Top of Working data

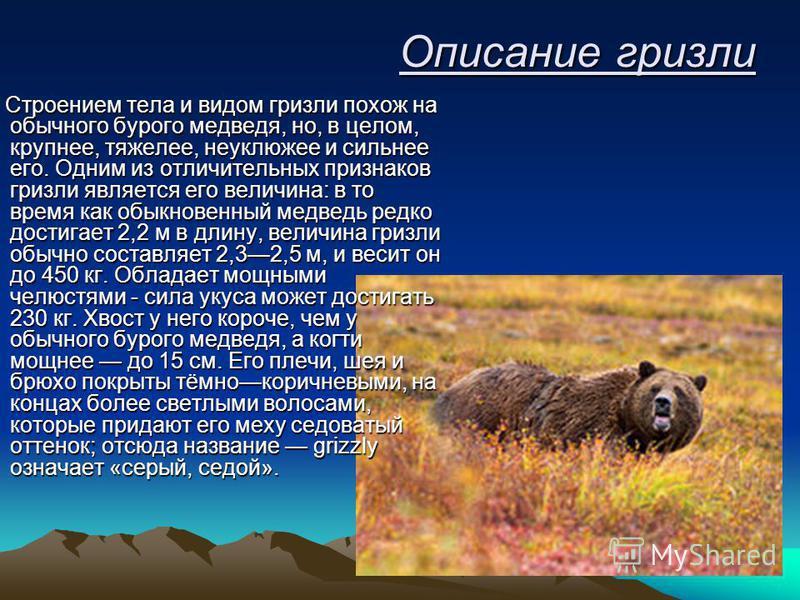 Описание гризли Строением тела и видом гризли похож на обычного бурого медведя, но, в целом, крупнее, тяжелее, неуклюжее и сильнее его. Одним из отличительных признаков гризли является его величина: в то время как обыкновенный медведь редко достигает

Bottom of Working data
Top of Working data

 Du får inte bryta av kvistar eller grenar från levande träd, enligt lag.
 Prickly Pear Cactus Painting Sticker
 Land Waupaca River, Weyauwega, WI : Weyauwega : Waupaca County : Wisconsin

Bottom of Working data

Instructions to follow =>
Everything from the line containing "Du får inte" through the line containing "Land Waupaca River, Weyauwega, WI" in the material above should be retyped exactly, both ends included, and nothing more.

Reply to the task =>
 Du får inte bryta av kvistar eller grenar från levande träd, enligt lag.
 Prickly Pear Cactus Painting Sticker
 Land Waupaca River, Weyauwega, WI : Weyauwega : Waupaca County : Wisconsin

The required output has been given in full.